Training agents to play GRF

Run training

In order to run TF training, you need to install additional dependencies

  • Update PIP, so that tensorflow 1.15 is available: python3 -m pip install --upgrade pip setuptools wheel
  • TensorFlow: python3 -m pip install tensorflow==1.15.* or python3 -m pip install tensorflow-gpu==1.15.*, depending on whether you want CPU or GPU version;
  • Sonnet and psutil: python3 -m pip install dm-sonnet==1.* psutil;
  • OpenAI Baselines: python3 -m pip install git+https://github.com/openai/baselines.git@master.

Then:

  • To run example PPO experiment on academy_empty_goal scenario, run python3 -m gfootball.examples.run_ppo2 --level=academy_empty_goal_close
  • To run on academy_pass_and_shoot_with_keeper scenario, run python3 -m gfootball.examples.run_ppo2 --level=academy_pass_and_shoot_with_keeper

In order to train with nice replays being saved, run python3 -m gfootball.examples.run_ppo2 --dump_full_episodes=True --render=True

In order to reproduce PPO results from the paper, please refer to:

  • gfootball/examples/repro_checkpoint_easy.sh
  • gfootball/examples/repro_scoring_easy.sh

Playing the game

Please note that playing the game is implemented through an environment, so human-controlled players use the same interface as the agents. One important implication is that there is a single action per 100 ms reported to the environment, which might cause a lag effect when playing.

Keyboard mappings

The game defines following keyboard mapping (for the keyboard player type):

  • ARROW UP - run to the top.
  • ARROW DOWN - run to the bottom.
  • ARROW LEFT - run to the left.
  • ARROW RIGHT - run to the right.
  • S - short pass in the attack mode, pressure in the defense mode.
  • A - high pass in the attack mode, sliding in the defense mode.
  • D - shot in the attack mode, team pressure in the defense mode.
  • W - long pass in the attack mode, goalkeeper pressure in the defense mode.
  • Q - switch the active player in the defense mode.
  • C - dribble in the attack mode.
  • E - sprint.

Play vs built-in AI

Run python3 -m gfootball.play_game --action_set=full. By default, it starts the base scenario and the left player is controlled by the keyboard. Different types of players are supported (gamepad, external bots, agents...). For possible options run python3 -m gfootball.play_game -helpfull.

Play vs pre-trained agent

In particular, one can play against agent trained with run_ppo2 script with the following command (notice no action_set flag, as PPO agent uses default action set): python3 -m gfootball.play_game --players "keyboard:left_players=1;ppo2_cnn:right_players=1,checkpoint=$YOUR_PATH"

Trained checkpoints

We provide trained PPO checkpoints for the following scenarios:

In order to see the checkpoints playing, run python3 -m gfootball.play_game --players "ppo2_cnn:left_players=1,policy=gfootball_impala_cnn,checkpoint=$CHECKPOINT" --level=$LEVEL, where $CHECKPOINT is the path to downloaded checkpoint.
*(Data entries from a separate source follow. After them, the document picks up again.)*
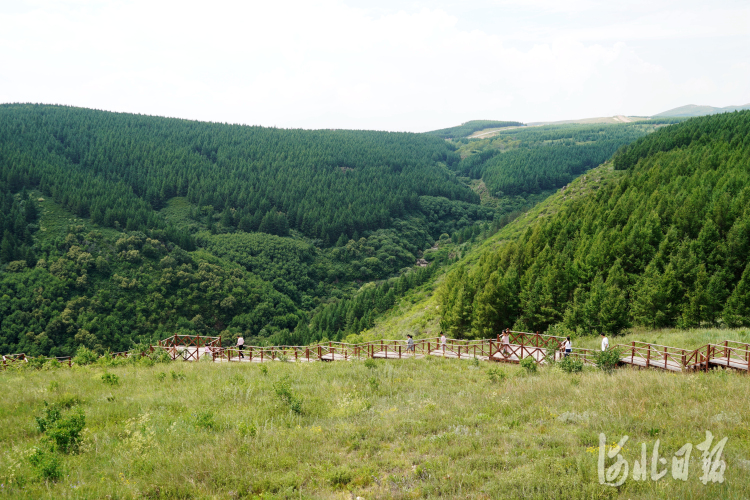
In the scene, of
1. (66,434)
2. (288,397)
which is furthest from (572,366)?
(66,434)

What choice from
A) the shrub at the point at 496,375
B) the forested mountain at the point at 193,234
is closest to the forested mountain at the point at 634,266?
the shrub at the point at 496,375

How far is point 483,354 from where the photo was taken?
25.1 m

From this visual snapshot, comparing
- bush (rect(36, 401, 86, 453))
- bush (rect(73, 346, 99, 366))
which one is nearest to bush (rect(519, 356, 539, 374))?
bush (rect(36, 401, 86, 453))

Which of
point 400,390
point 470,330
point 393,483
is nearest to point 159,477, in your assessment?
point 393,483

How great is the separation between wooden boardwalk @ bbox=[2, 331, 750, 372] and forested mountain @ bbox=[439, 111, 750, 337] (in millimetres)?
6796

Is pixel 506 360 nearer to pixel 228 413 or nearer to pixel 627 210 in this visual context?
pixel 228 413

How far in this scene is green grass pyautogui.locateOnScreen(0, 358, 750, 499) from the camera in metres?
8.45

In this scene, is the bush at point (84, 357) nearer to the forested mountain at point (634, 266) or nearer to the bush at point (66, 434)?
the bush at point (66, 434)

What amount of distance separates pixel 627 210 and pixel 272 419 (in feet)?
152

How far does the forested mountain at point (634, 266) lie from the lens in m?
30.5

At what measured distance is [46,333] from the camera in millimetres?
68438

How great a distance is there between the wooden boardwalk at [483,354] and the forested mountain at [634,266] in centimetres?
680

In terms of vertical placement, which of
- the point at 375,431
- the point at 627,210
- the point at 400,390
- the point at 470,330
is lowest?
the point at 470,330
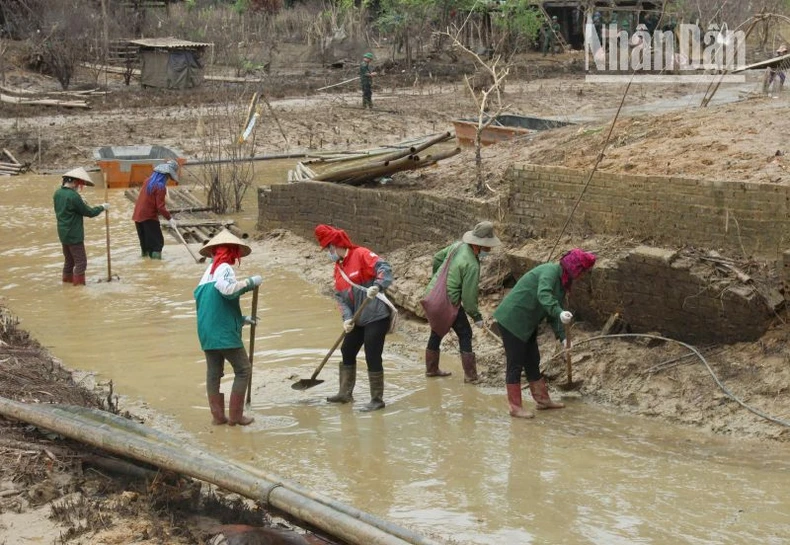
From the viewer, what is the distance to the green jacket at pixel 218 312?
7.95 metres

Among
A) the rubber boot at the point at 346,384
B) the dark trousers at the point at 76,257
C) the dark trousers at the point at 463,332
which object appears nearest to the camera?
the rubber boot at the point at 346,384

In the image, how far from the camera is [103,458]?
6613 mm

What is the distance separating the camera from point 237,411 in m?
8.30

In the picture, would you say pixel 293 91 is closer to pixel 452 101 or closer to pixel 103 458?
pixel 452 101

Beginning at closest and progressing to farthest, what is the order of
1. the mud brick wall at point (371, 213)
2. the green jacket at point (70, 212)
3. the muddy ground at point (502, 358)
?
the muddy ground at point (502, 358) < the mud brick wall at point (371, 213) < the green jacket at point (70, 212)

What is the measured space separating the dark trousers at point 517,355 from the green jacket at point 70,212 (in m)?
6.41

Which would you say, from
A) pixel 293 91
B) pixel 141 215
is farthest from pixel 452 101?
pixel 141 215

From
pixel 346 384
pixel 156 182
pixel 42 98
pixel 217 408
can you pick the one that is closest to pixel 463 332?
pixel 346 384

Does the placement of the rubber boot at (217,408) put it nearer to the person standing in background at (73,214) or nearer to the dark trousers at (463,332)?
the dark trousers at (463,332)

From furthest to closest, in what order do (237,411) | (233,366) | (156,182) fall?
(156,182) → (237,411) → (233,366)

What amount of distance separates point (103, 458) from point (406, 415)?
2750 millimetres

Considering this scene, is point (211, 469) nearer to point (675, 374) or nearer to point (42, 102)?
point (675, 374)

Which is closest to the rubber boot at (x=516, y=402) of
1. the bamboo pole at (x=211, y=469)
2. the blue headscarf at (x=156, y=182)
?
the bamboo pole at (x=211, y=469)
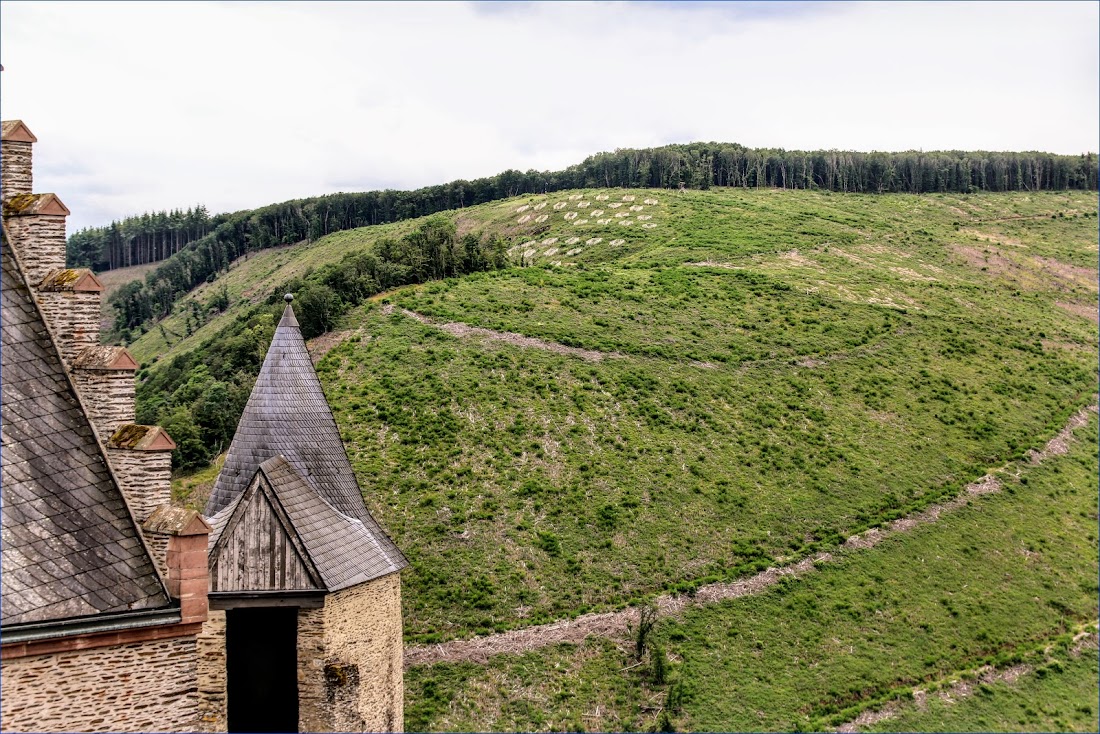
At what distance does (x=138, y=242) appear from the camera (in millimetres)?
176250

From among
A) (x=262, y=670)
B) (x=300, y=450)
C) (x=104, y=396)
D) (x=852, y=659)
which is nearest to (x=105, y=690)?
(x=104, y=396)

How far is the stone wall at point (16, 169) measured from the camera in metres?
9.34

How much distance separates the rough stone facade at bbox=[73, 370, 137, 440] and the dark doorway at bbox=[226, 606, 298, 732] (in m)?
7.11

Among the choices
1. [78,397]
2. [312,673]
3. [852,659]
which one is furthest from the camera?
[852,659]

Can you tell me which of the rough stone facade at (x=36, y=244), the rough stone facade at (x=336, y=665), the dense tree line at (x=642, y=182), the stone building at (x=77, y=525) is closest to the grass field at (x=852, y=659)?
the rough stone facade at (x=336, y=665)

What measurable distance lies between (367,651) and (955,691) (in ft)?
67.4

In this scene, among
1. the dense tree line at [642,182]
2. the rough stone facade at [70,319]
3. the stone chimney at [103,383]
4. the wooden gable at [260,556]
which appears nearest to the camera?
the stone chimney at [103,383]

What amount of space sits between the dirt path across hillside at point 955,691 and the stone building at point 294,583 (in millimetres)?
15158

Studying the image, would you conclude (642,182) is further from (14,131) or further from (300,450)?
(14,131)

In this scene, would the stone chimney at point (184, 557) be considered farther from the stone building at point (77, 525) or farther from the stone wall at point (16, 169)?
the stone wall at point (16, 169)

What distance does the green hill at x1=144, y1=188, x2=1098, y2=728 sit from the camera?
2738cm

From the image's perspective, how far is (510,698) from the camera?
2389cm

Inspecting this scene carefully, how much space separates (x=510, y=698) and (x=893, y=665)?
13.3 meters

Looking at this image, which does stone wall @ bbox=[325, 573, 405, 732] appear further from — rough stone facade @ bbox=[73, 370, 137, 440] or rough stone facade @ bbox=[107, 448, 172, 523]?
rough stone facade @ bbox=[73, 370, 137, 440]
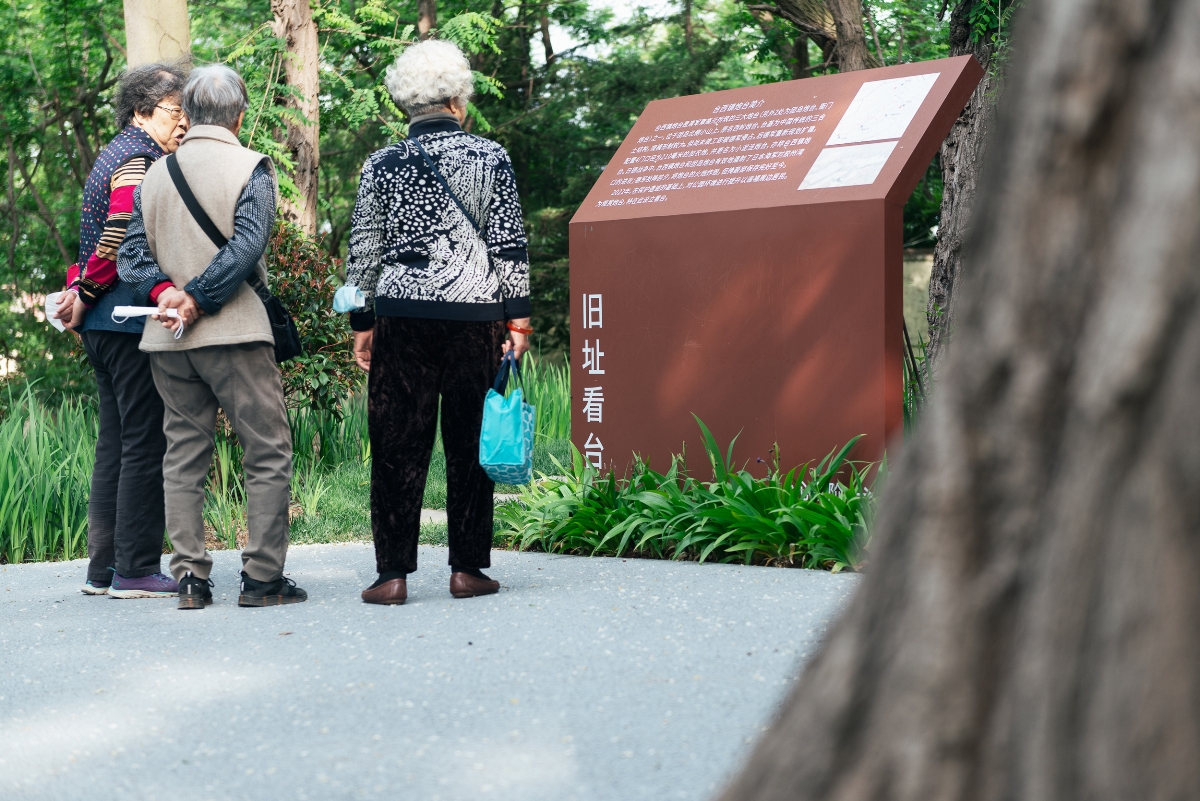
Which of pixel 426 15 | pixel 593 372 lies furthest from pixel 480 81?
pixel 593 372

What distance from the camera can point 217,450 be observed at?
22.0 ft

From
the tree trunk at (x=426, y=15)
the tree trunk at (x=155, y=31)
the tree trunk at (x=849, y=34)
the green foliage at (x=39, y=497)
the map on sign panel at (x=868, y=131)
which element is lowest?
the green foliage at (x=39, y=497)

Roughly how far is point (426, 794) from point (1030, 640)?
1447 mm

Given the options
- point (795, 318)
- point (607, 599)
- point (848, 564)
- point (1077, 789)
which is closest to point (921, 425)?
point (1077, 789)

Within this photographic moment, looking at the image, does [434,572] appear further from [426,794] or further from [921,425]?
[921,425]

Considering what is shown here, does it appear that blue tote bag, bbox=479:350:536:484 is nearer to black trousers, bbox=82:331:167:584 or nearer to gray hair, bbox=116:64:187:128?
black trousers, bbox=82:331:167:584

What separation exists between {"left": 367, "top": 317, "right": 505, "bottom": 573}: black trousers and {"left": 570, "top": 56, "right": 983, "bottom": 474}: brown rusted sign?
166 cm

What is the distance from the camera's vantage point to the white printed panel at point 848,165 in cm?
Result: 499

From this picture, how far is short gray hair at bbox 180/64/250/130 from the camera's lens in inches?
155

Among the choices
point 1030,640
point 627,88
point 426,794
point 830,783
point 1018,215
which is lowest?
point 426,794

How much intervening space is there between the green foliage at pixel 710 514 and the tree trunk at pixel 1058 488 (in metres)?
3.20

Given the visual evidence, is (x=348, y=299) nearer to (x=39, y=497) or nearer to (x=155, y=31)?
(x=39, y=497)

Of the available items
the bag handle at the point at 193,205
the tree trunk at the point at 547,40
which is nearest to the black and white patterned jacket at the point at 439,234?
the bag handle at the point at 193,205

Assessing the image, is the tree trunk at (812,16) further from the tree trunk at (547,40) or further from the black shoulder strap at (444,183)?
the black shoulder strap at (444,183)
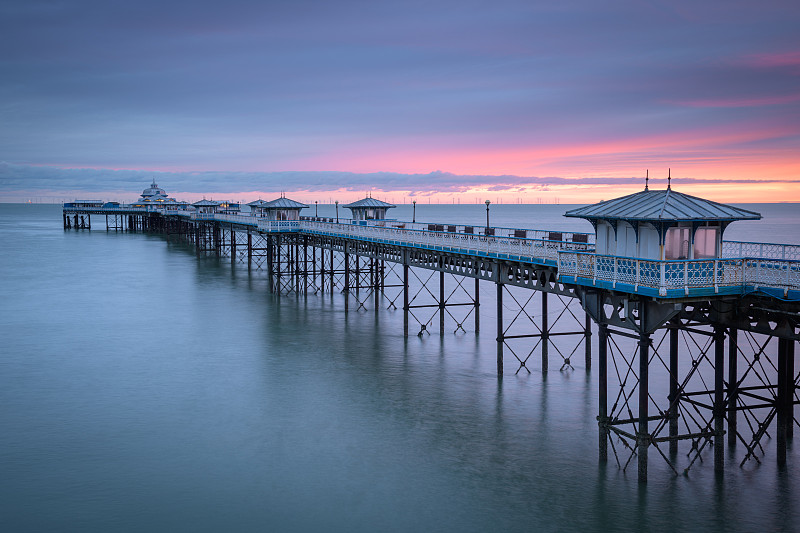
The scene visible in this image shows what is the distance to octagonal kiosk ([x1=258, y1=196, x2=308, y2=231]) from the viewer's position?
192ft

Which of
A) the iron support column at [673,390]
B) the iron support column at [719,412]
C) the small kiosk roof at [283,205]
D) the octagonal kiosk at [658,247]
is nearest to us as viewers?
the octagonal kiosk at [658,247]

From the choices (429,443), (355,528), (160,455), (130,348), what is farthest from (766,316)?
(130,348)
Please note that the checkpoints were trained with Tensorflow 1.15 version. Using different Tensorflow version may result in errors. The easiest way to run these checkpoints is through provided Dockerfile_examples image. See running in docker for details (just override the default Docker definition with -f Dockerfile_examples parameter).

In order to train against a checkpoint, you can pass 'extra_players' argument to create_environment function. For example extra_players='ppo2_cnn:right_players=1,policy=gfootball_impala_cnn,checkpoint=$CHECKPOINT'.